START Available data

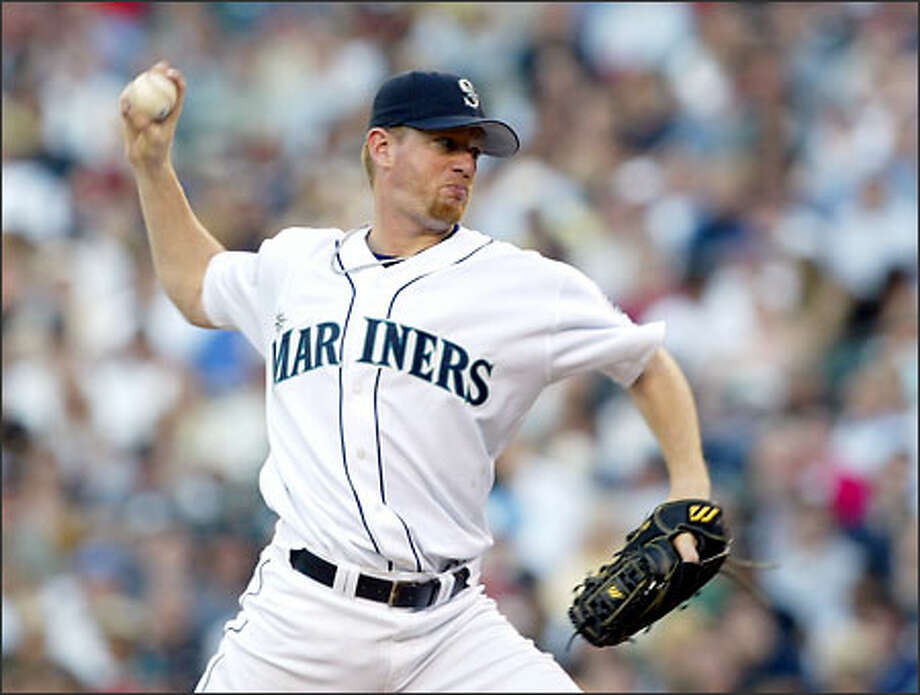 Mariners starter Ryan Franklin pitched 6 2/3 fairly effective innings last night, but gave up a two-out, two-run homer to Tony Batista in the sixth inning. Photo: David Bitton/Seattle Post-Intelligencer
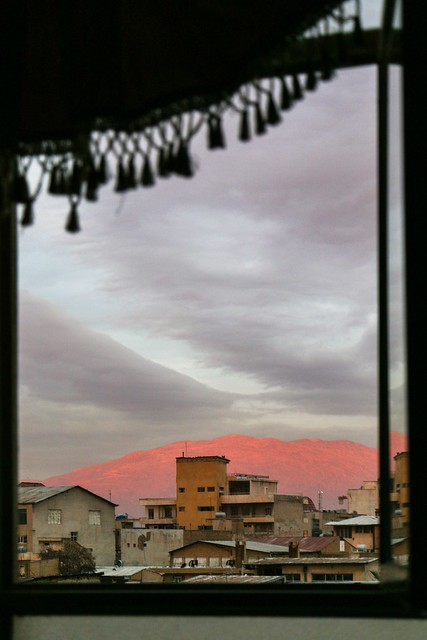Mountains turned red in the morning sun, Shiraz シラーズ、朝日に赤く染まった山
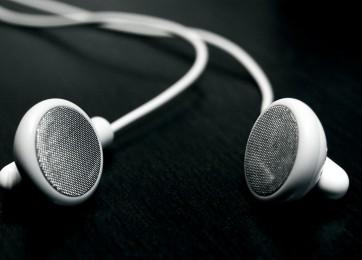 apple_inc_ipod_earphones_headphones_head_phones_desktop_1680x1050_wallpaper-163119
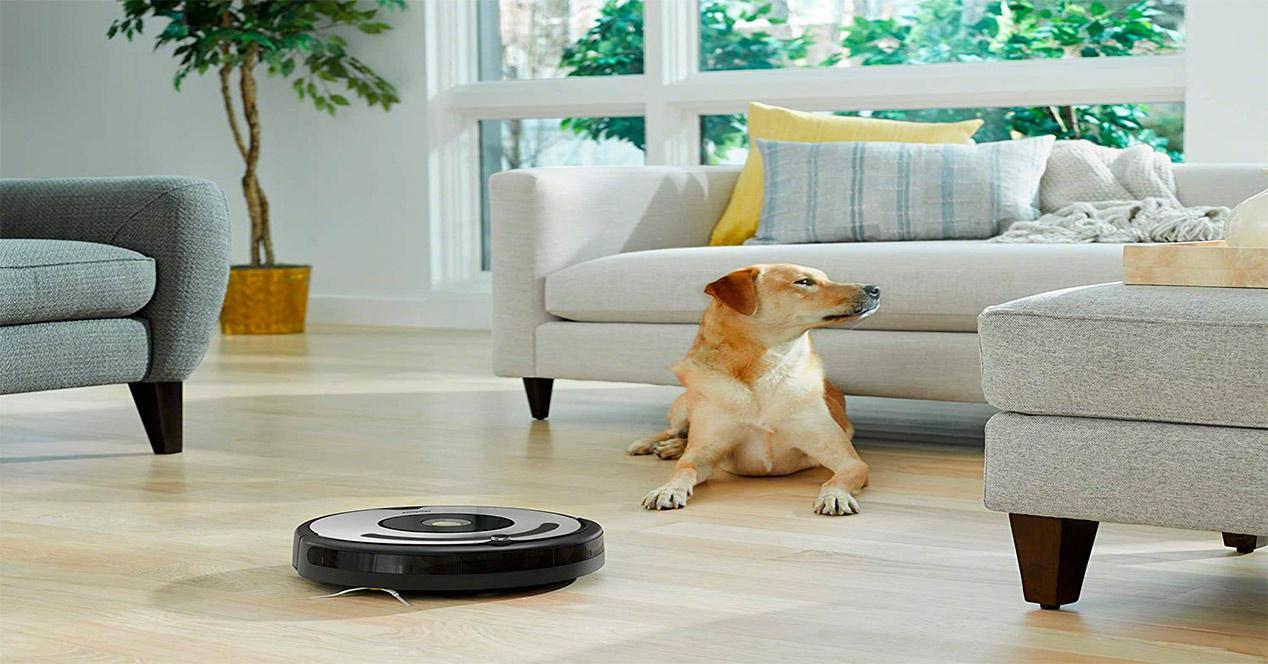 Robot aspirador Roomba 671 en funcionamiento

END Available data

## What is expected
Please print exactly the lines running from the line with "Mountains turned red" through the final line of the material, and nothing more. Keep pictures out.

## Answer section
Mountains turned red in the morning sun, Shiraz シラーズ、朝日に赤く染まった山
 apple_inc_ipod_earphones_headphones_head_phones_desktop_1680x1050_wallpaper-163119
 Robot aspirador Roomba 671 en funcionamiento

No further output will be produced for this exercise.